Theoretical results of optical forces for α = −45° (the IPM vortex condition). (A) Radial and azimuthal forces, F_ρ and F_ϕ, versus the radial displacement of the gold sphere. The truncation index in these calculations is N = 7, which is large enough to ensure the convergence of the Mie series. Hollow dots mark the values at radial equilibrium positions I and II, where the radial force vanishes with a negative derivative. (B) Comparison of the dipolar component of F_ϕ with incident IPM. (C) Azimuthal force for different N showing that low-order contributions are small at the equilibrium positions. (D) Calculated electric $F_{\mathrm{IPM}}^{\mathrm{e}\left(N\right)}$, magnetic $F_{\mathrm{IPM}}^{\mathrm{m}\left(N\right)}$, and hybrid $F_{\mathrm{IPM}}^{\mathrm{x}\left(N\right)}$ components of the IPM force at the trapping positions I and II, for different N. All components are in the azimuthal direction.
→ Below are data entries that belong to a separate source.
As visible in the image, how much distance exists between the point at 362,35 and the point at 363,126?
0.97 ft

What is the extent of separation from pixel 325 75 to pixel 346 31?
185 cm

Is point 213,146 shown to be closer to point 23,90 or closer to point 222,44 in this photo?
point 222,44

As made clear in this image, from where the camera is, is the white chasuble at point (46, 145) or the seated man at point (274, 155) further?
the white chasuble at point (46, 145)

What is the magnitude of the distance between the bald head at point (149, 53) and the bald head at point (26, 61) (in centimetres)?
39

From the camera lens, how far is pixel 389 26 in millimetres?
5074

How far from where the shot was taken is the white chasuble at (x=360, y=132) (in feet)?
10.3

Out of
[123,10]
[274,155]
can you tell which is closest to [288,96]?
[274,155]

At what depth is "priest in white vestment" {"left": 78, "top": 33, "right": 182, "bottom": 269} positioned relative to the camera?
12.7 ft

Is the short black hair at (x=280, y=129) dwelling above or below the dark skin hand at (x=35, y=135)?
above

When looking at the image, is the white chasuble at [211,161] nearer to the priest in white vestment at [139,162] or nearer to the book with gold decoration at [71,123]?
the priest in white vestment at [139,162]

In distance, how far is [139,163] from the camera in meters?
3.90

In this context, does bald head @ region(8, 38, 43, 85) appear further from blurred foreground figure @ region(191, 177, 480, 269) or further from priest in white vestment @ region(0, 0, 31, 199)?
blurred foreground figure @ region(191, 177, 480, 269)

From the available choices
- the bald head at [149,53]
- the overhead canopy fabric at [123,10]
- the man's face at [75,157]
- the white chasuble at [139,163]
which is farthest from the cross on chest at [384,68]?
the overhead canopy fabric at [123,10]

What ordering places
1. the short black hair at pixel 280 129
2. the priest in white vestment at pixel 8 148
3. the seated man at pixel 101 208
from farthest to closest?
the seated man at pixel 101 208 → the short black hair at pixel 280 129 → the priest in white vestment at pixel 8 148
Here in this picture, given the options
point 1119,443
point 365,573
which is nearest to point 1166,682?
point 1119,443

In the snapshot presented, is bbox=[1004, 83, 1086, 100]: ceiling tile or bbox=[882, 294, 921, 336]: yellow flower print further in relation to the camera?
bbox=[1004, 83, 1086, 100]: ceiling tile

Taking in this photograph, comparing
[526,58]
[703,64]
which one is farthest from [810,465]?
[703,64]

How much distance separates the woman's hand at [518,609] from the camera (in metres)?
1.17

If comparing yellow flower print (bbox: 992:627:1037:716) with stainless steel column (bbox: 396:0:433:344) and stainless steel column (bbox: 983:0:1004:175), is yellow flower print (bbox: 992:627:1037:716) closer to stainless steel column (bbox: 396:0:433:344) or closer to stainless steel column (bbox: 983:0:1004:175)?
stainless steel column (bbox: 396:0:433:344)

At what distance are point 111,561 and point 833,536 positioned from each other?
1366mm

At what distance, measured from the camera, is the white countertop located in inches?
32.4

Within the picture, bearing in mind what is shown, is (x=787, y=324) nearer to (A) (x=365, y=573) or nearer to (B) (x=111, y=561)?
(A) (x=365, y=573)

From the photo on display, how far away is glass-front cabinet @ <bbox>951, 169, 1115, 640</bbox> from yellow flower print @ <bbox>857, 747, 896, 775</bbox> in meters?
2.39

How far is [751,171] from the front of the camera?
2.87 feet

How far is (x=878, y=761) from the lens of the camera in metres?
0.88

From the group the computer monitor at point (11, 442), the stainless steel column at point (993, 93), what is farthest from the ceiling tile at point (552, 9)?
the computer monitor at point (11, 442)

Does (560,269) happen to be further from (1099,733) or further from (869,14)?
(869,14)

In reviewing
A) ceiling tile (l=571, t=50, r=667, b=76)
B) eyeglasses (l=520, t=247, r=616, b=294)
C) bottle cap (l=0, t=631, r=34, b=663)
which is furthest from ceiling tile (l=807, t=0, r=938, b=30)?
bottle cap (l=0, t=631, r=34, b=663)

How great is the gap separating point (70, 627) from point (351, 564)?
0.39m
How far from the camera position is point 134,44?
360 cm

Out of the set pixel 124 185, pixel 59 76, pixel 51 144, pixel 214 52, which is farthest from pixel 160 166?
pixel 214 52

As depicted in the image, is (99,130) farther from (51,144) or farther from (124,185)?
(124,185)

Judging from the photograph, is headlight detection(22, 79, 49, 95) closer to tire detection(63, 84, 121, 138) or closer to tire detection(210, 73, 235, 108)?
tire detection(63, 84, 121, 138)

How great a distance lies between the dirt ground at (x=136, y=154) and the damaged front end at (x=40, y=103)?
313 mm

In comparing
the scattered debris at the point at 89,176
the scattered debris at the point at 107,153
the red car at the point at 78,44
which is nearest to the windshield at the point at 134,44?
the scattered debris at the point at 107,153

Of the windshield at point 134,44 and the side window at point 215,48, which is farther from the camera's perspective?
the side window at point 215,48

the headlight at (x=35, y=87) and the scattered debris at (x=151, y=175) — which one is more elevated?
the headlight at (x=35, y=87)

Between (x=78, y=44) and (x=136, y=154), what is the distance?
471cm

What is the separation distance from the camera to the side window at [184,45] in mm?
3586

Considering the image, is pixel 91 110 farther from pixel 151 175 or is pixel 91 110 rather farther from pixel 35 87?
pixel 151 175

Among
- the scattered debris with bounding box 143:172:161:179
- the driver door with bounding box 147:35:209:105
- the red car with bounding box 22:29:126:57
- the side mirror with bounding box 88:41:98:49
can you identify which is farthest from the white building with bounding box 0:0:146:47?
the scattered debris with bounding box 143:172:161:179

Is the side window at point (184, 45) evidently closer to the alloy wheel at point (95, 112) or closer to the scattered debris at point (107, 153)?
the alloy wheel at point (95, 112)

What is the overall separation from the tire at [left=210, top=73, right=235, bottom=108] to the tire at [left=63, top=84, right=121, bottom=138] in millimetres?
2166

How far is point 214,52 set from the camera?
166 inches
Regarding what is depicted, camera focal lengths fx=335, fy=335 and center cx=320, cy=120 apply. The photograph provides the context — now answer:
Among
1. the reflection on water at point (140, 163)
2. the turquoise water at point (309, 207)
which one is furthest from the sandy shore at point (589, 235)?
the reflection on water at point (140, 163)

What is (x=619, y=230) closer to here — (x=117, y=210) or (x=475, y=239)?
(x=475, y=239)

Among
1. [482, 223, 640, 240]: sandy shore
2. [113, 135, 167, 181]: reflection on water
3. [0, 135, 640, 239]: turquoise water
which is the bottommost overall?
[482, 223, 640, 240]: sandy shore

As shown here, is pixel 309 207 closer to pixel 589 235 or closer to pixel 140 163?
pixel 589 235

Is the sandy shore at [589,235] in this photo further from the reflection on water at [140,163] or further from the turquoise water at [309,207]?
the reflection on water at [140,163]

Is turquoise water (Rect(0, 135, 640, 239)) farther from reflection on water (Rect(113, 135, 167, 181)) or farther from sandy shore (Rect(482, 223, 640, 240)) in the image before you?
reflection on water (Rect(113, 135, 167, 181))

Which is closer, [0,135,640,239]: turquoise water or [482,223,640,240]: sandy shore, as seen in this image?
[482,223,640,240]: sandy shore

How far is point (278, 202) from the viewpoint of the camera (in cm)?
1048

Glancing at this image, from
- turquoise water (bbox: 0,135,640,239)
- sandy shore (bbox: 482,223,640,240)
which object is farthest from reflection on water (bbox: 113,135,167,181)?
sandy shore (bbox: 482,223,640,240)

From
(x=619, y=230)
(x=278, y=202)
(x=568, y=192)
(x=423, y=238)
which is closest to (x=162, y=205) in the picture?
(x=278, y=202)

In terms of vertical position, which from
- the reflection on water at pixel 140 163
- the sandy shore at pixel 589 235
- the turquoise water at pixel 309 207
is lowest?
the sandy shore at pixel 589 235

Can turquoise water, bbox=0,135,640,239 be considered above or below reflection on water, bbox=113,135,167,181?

In each channel, the difference between the components with adjacent N indicates the contribution from specific multipolar interaction: $F_{\mathrm{IPM}}^{\mathrm{e}\left(N\right)}-F_{\mathrm{IPM}}^{\mathrm{e}(N-1)}$ (or $F_{\mathrm{IPM}}^{\mathrm{m}\left(N\right)}-F_{\mathrm{IPM}}^{\mathrm{m}(N-1)}$) represents the electric (or magnetic) IPM force, due to the interplay of the electric (or magnetic) 2^N-pole with 2^N−1-pole; $F_{\mathrm{IPM}}^{\mathrm{x}\left(N\right)}-F_{\mathrm{IPM}}^{\mathrm{x}(N-1)}$ gives the hybrid IPM force caused by the interference between electric and magnetic 2^N-poles.